Делает Костя паузу и неожиданно для себя совсем не так начинает, как хотел, заранее продумывал.

– Опоздал я… – с напряжением выталкивает из себя, и очевидно становится: не надо умничать, а просто вспомнить, о чем чаще всего с живым говорил, будто Слава рядом и говорит Костя не на похоронах его, а во время застолья, и не траурную речь, а тост, пусть не веселый, не шутливый, а серьезный, но тост о здравствующем. Поволокло, и остановиться не может. Как уж выбирается Костя из словесной мышеловки c его-то неуклюжим английским, и сам не знает, но чувствует – слушают с особенным вниманием, сопереживанием. В сущности, об обыденном: о непредставимой жажде, страсти работы, целиком Славу поглощавшей, делавшей его счастливым, – ведь мало кто сказать о себе может: иду на службу, как на праздник, – и вдвойне счастливым, ибо такое состояние души присутствовало и в отторгающей подобные эмоции Америке; говорит о многажды слышанном от Славы, что прожил он замечательную жизнь и часто самому себе завидовал, сколько же совершить удалось. В общем, что хотел, то выразил, к Косте потом, на поминках, подходят, руку жмут, за «замечательное выступление» благодарят. Немного не по себе – не на собрании же держал речь и не витийствовал похвал ради, сказал, что чувствовал. А Славы-то нет…




2



Из дневника Ситникова



А ты когда-нибудь думал, как жизнь проходила бы, если бы наоборот было все и жизнь со смерти начиналась? Представь себе. Сначала едят и пьют на твоих поминках, потом с кладбища несут тебя в дом, где все родственники в любви признаются. Потом ни хрена ты не делаешь, надоедаешь своими советами детям, внуков катаешь на коленках и старые добрые вспоминаешь времена за рюмочкой с соседом. Затем молодеешь без всяких усилий и на непыльную работу для пенсионеров устраиваешься. В какой-то момент вырастают все зубы и страсть к жене просыпается. Постепенно работа становится сложнее, твой чин – ниже, но это не очень важно. Еще через несколько лет в тебе страсть просыпается ко всем женщинам. Твоя дочь в школу идет, и не надо голову ломать над ее будущим.
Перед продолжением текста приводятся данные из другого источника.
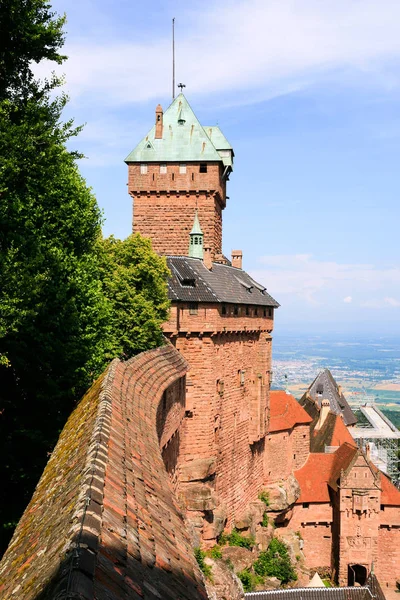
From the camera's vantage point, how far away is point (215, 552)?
30391 millimetres

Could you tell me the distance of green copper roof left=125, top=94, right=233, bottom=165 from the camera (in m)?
38.1

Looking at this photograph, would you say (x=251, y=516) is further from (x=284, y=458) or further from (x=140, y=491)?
(x=140, y=491)

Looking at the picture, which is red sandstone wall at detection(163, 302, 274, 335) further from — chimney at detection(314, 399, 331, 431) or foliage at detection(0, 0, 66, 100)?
chimney at detection(314, 399, 331, 431)

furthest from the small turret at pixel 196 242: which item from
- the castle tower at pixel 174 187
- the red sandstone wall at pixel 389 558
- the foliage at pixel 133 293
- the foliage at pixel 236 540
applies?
the red sandstone wall at pixel 389 558

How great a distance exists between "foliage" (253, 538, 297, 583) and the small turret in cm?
1935

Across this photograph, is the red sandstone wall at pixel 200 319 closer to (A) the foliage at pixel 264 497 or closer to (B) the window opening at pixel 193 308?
(B) the window opening at pixel 193 308

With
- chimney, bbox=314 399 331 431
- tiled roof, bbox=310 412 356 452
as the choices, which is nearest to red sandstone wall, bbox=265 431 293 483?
tiled roof, bbox=310 412 356 452

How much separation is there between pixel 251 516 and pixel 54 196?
26.4 m

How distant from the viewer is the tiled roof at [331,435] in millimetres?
53594

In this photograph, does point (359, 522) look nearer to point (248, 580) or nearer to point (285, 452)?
point (285, 452)

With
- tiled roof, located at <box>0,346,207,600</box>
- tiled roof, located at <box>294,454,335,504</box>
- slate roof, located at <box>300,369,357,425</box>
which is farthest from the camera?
slate roof, located at <box>300,369,357,425</box>

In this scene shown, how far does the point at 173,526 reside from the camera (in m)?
6.59

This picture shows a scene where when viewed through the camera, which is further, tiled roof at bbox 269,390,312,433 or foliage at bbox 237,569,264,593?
tiled roof at bbox 269,390,312,433

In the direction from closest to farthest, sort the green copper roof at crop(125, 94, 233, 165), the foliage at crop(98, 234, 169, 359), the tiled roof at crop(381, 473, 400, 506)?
the foliage at crop(98, 234, 169, 359) < the green copper roof at crop(125, 94, 233, 165) < the tiled roof at crop(381, 473, 400, 506)
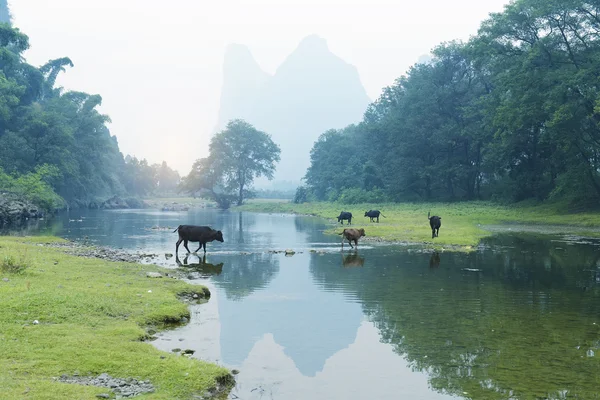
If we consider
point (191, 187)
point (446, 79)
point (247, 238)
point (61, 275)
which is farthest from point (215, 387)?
point (191, 187)

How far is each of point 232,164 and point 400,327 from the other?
10667cm

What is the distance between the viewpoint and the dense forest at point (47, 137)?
68250 mm

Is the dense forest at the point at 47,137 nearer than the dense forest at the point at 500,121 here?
No

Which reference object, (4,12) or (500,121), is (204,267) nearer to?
(500,121)

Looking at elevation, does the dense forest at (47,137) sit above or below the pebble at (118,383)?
above

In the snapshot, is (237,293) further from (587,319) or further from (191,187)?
(191,187)

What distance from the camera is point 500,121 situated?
179 ft

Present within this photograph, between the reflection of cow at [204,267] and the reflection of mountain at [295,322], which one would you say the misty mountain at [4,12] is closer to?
the reflection of cow at [204,267]

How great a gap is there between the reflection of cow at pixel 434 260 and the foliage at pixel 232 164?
297ft

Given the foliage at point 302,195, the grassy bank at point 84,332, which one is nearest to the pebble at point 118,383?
the grassy bank at point 84,332

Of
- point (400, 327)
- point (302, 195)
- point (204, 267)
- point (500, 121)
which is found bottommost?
point (400, 327)

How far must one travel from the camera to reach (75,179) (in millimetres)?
88750

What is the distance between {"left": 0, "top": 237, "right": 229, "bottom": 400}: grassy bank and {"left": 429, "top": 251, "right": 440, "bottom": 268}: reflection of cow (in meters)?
11.9

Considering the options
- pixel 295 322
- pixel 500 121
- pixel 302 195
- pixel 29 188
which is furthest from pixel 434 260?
pixel 302 195
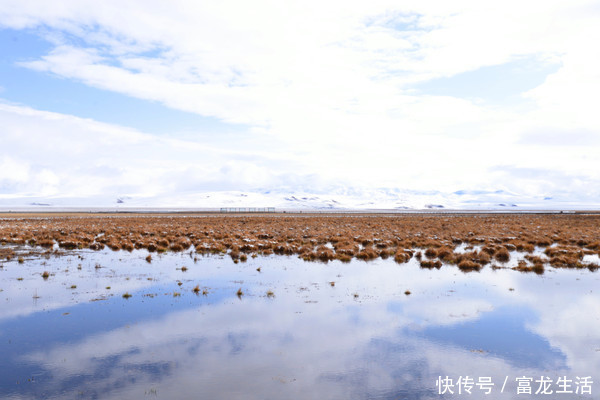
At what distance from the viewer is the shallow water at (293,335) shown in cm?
765

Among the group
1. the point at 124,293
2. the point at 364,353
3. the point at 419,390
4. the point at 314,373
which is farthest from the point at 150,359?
the point at 124,293

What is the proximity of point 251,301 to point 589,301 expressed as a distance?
36.4 ft

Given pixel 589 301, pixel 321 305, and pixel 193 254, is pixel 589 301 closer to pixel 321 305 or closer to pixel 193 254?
pixel 321 305

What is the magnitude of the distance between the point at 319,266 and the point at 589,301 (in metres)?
11.0

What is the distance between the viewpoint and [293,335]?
10.3 m

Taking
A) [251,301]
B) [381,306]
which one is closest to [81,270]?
[251,301]

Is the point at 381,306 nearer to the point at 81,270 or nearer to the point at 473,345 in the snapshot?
the point at 473,345

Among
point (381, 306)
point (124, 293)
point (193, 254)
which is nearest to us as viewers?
point (381, 306)

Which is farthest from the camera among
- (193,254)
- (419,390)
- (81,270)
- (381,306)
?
(193,254)

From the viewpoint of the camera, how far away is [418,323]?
11.3 m

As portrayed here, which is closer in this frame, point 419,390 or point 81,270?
point 419,390

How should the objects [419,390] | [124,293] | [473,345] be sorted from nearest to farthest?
[419,390], [473,345], [124,293]

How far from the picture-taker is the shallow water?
765 centimetres

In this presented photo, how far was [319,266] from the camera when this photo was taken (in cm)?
2080
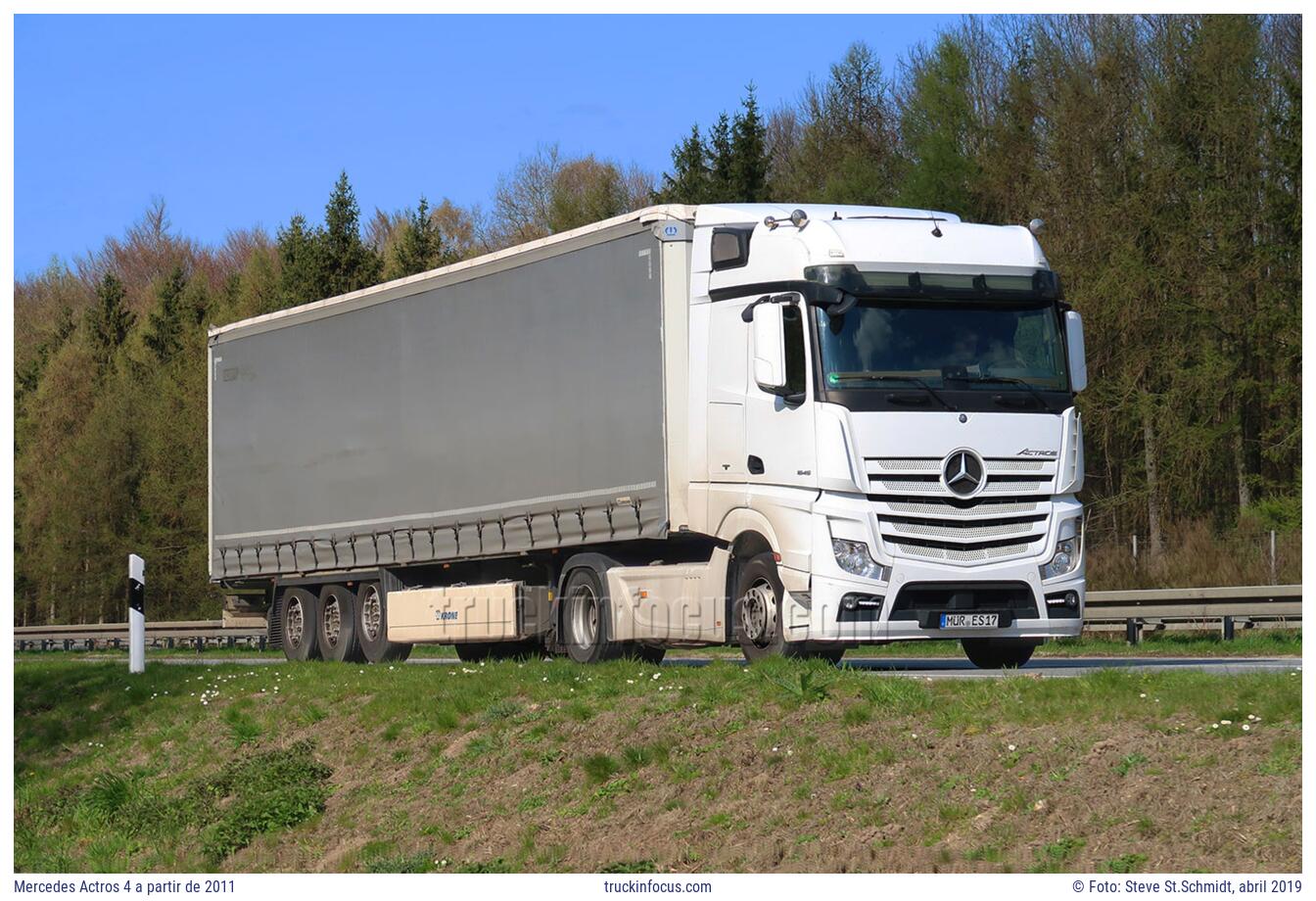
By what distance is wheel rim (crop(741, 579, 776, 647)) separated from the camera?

Ты привлекательнее становишься и можешь пол-литра выпить без закуси. Твоя жена к подруге уходит, и ты бесконечно можешь смотреть футбол под пиво с воблой. Еще через некоторое время уходишь ты с работы, чтобы в институте учиться, где сама учеба не очень важна, а представляют цель студенточки-первокурсницы и отмечание всех зачетов. Твой гастрит пропадает внезапно, возвращаешься ты домой, к родителям. Не надо самому готовить, стирать и полы подметать. В школе преподают то, что ты давно знаешь. Ты куришь в первый раз и идешь на дискотеку. Потом тебе не надо учиться, и ты проводишь дни в приятном строительстве башен из кубиков, размалевывании альбомов и поедании мороженого. Немного позже ты перестаешь бегать как угорелый, а валяешься в свое удовольствие в кровати. Каждая твоя рожа глупая умиление вызывает у людей, а к женской груди имеешь доступ круглосуточно. Через какое-то время ты туда возвращаешься, где тепло и спокойно, где нет перепадов температур и атмосферных бурь, где… Там ты проводишь девять месяцев и… умираешь от оргазма!!!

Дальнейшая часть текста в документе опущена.